The Hoekstra family have been at the forefront of crossbreeding in the USA and believes it has been key to improving resilience by breeding a more robust animal. Kurt milks 3,500 cows across two sites in Oakdale, California, alongside his son Tanner, brother Jack, and Jack’s son, Willem.
Just 10 miles apart from each other, they milk 1,200 crossbreds at their homestead Hoekstra Dairy, while Cross View is the larger of the two, milking 2,200 crossbred cows. They took over Cross View Dairy in December 2013 on a 15-year lease. They pay 184.8 €/cubicle annually for 2,000 cubicles (369,600 €).
A legacy of crossbreeding
Kurt’s father, Bill, began crossbreeding more than 25 years ago. Prior to this, they had pure Holsteins.
“We started with Holstein and Jersey and liked the Hojo cross, but we felt we needed one more breed because we were getting too much size differential,” explains Kurt.

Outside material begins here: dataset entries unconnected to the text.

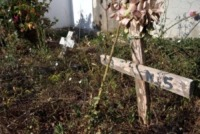 "cimitero immigrati - Lampedusa - 04-07-2013 - Lampedusa: ""Qui ho sepolto i migranti senza nome"""
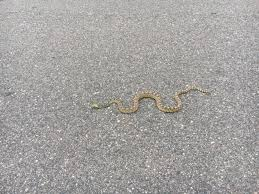 snakes sighted in metro area neighborhoods 9news com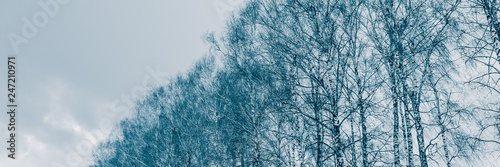 Poster Bosquet de bouleaux Birch trunks in deciduous forest. Winter season in the countryside.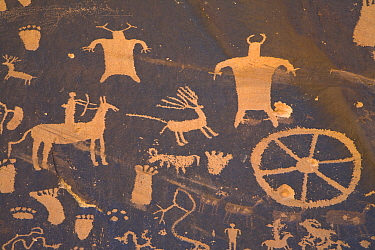 Petroglyph panel, showing humans, animals and symbols, etched in sandstone, Newspaper Rock State Park, Utah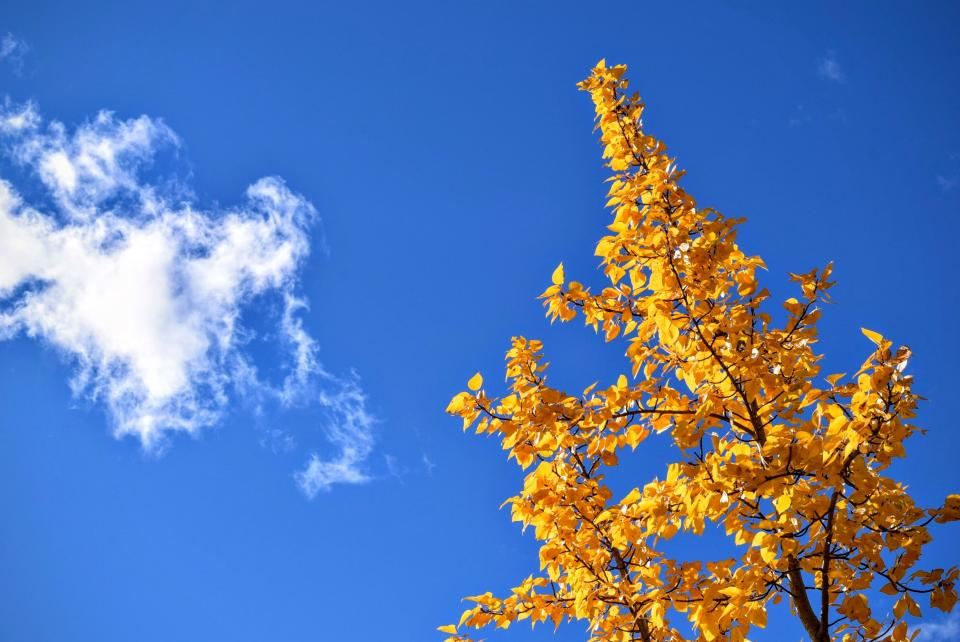 blue, sky, clouds, yellow, leaves, trees, nature, fall, autumn, sunshine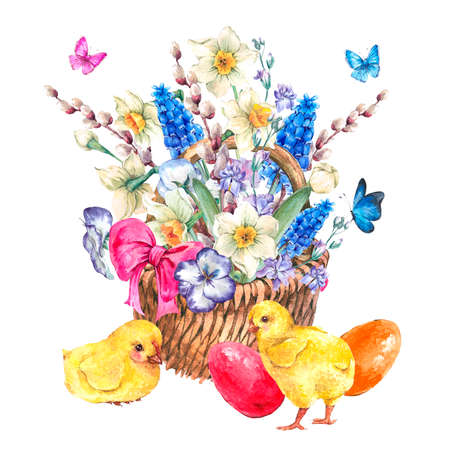 Happy Easter spring bouquet with daffodils, violets, easter eggs, chickens, pussy-willow, pansies, muscari and butterflies in the wicker, vintage watercolor illustration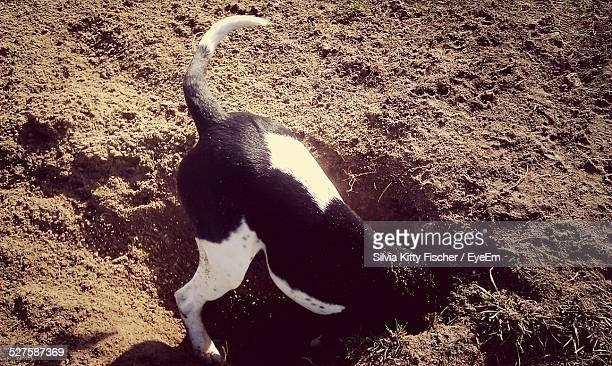 Dog Digging Hole At Beach
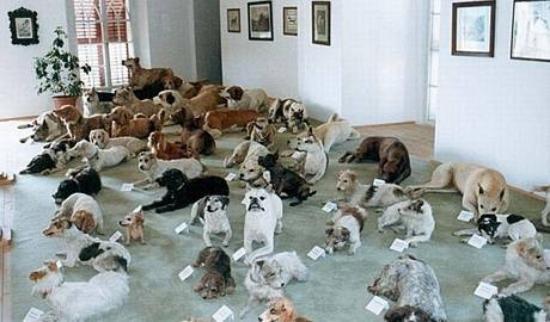 Bitov, Czech Republic: Dead dogs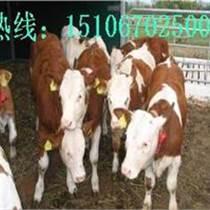 魯西小黃牛(山東)供應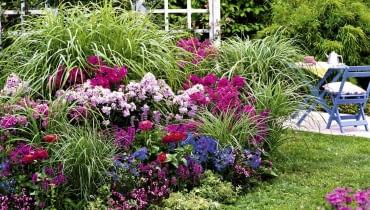 rabata z trawami i kwiatami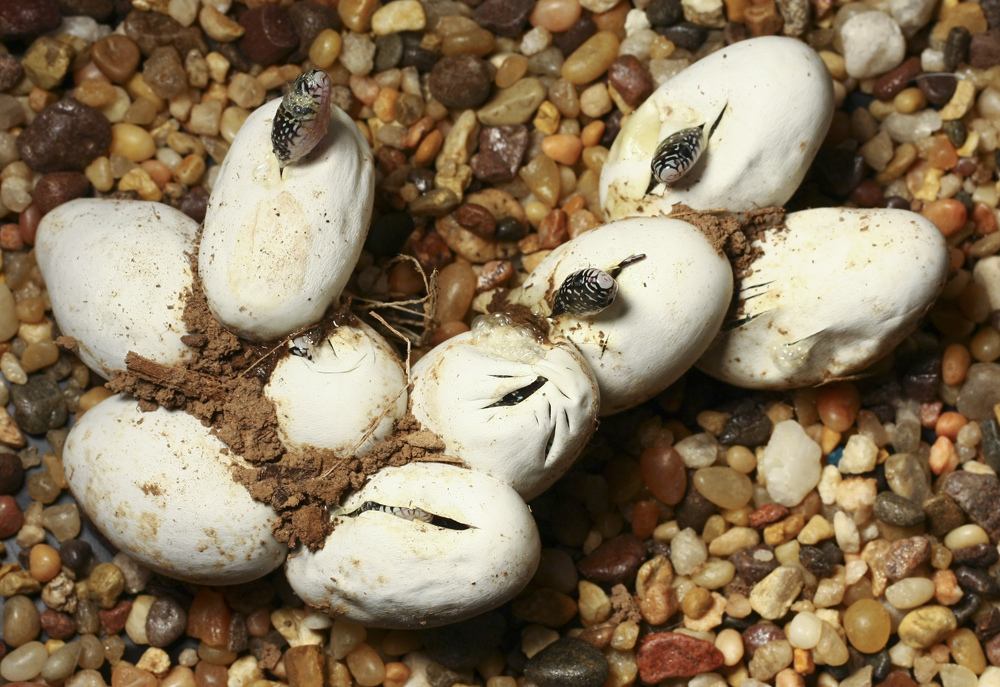 Speckled Kingsnake Facts And Pictures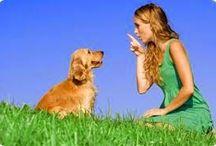 Dog Training Guide / Daniel Stevens guide to dog training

After experimenting with Normande genetics but finding udder quality was poor, they switched to ProCROSS in 2000.
ProCROSS is a three-way cross of Holstein, Coopex Montbéliarde and VikingRed genetics used in rotation.

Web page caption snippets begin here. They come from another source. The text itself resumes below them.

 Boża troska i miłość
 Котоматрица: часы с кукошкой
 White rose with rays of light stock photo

The Hoekstras started by introducing Coopex Montbéliarde, then bred those daughters to VikingRed to improve health traits and reduce cow size. “The cows are lasting longer, are more fertile, and hold condition better. It’s all the little benefits that add up,” adds Kurt. He adds: “We now have cows in their eighth and ninth lactations – before crossbreeding, we rarely had any cows make it to their sixth.”